Jeden z porywaczy został tymczasowo aresztowany
Jeden z porywaczy został tymczasowo aresztowany
Źródło: Podkarpacka policja
Trzech zamaskowanych mężczyzn porwało 41-latka ze Strzyżowa. Wywieźli go do lasu i zażądali, by przekazał im 20 tys. funtów. Grozili przy tym, że zabiją jego i jego najbliższych, jeśli nie zastosuje się do polecenia. 41-latek zgodził się na wpłacenie okupu. Jednak, kiedy wrócił do domu, natychmiast zawiadomił o sprawie policję. Ta przygotowała zasadzkę, w którą wpadli porywacze.

Trzech nieznajomych weszło do domu 41-latka podając się za policjantów. - Zażądali, by pojechał z nimi do komendy. Potem założyli mu na ręce kajdanki i umieścili w samochodzie – relacjonuje Marta Tabasz-Rygiel, rzecznik prasowy podkarpackiej policji.

Jednak zamiast na komendę policji mężczyźni wywieźli skutego mężczyznę do pobliskiego lasu. Tam wyjawili prawdziwy cel swojej wizyty.

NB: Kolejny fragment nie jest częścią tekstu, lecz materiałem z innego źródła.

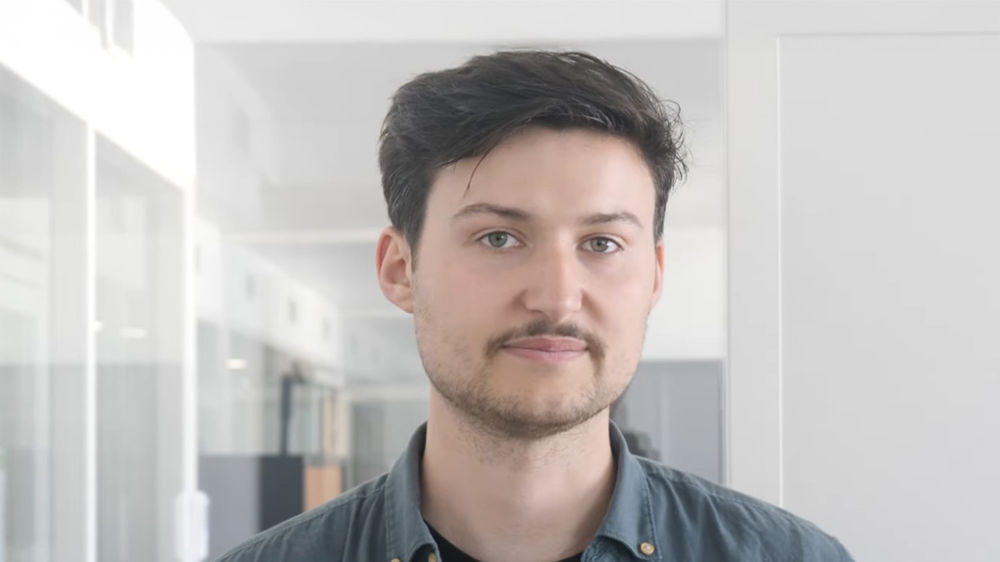 Maxime Le Glaunec est agroéconomiste à l'Institut de l'élevage.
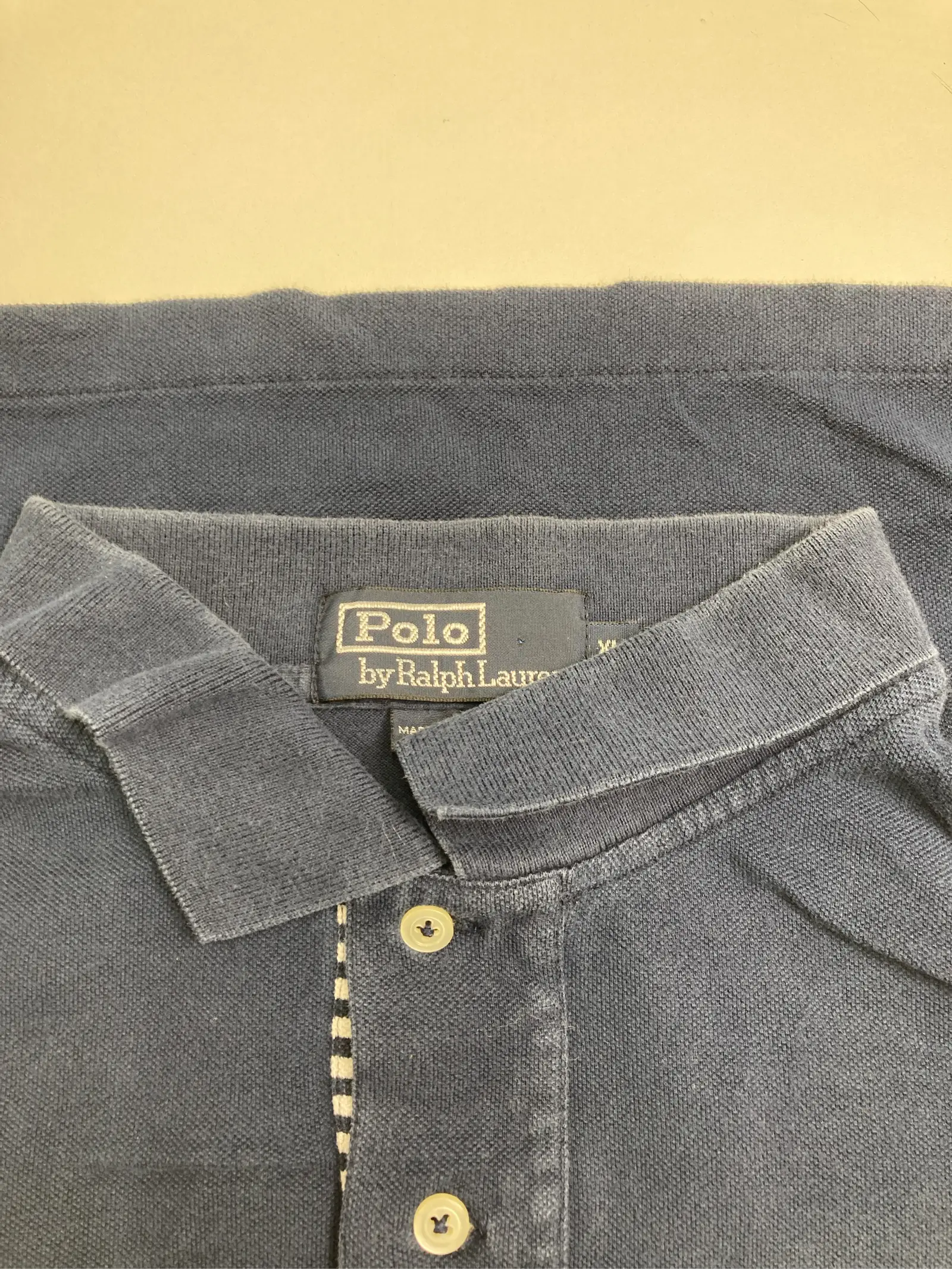 https://r2-worker.digdig.jp/product/1bda275f-b67e-4dc0-bcb4-16c8a25da3b3/10616776-371e-4084-82b5-8697ecf91bc2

- Zażądali sporej kwoty pieniędzy. Grozili mężczyźnie pozbawieniem życia, straszyli, że zrobią krzywdę jego najbliższym – tłumaczy rzeczniczka. Początkowo porywacze żądali 70 tys. złotych. Ostatecznie zgodzili się na okup w obcej walucie i ustalili jego wysokość na 20 tys. funtów. 41-latek zobowiązał się, że następnego dnia przekażę napastnikom wyznaczoną kwotę. Tamci wskazali miejsce, w które powinien przynieść pieniądze.

Policyjna obława

Napastnicy wypuścili strzyżowianina do domu. Mężczyzna natychmiast zawiadomił o zdarzeniu policję. – Funkcjonariusze zbierali informacje, które mogły pomóc w ustaleniu tożsamości sprawców, analizowali je. Jednocześnie, wraz z policjantami z komendy wojewódzkiej przygotowali na przestępców zasadzkę – informuje Tabasz-Rygiel.

Następnego dnia 41-latek zgodnie z poleceniem porywaczy pojechał w umówione miejsce. Przesyłkę z gotówką próbował odebrać od niego nieznany mu mężczyzna, który natychmiast został zatrzymany przez policjantów.

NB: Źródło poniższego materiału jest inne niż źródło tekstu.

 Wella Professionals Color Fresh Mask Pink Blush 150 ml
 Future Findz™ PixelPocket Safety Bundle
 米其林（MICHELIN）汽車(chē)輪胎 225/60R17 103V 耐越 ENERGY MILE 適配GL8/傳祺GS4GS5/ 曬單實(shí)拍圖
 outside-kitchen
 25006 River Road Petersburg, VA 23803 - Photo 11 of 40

- W tym samym czasie, w pobliżu miejsca, gdzie miało nastąpić przekazanie pieniędzy, funkcjonariusze dostrzegli odjeżdżający z dużą prędkością samochód osobowy. Policjanci ruszyli za nim w pościg – jak dodaje rzeczniczka podkarpackiej policji, pojazd został zatrzymany dzięki ustawionym wcześniej na drodze blokadom. W samochodzie znajdowało się kolejnych trzech mężczyzn.

Grozi im do 10 lat więzienia

Zebrane dowody pozwoliły na postawienie zarzutów trzem z czterech zatrzymanych. Przesłuchany został też mężczyznę, który usiłował odebrać od pokrzywdzonego mężczyzny okup.

- Dwóch 30-latków oraz ich 46-letni towarzysz odpowiedzą za pozbawienie wolności człowieka oraz za usiłowanie wyłudzenia rozbójniczego. Grozi im za to do 10 lat więzienia – tłumaczy Tabasz-Rygiel.

Jeden z 30-latków został tymczasowo aresztowany. Pozostali podejrzani zostali objęci policyjnym dozorem i zakazem opuszczania kraju.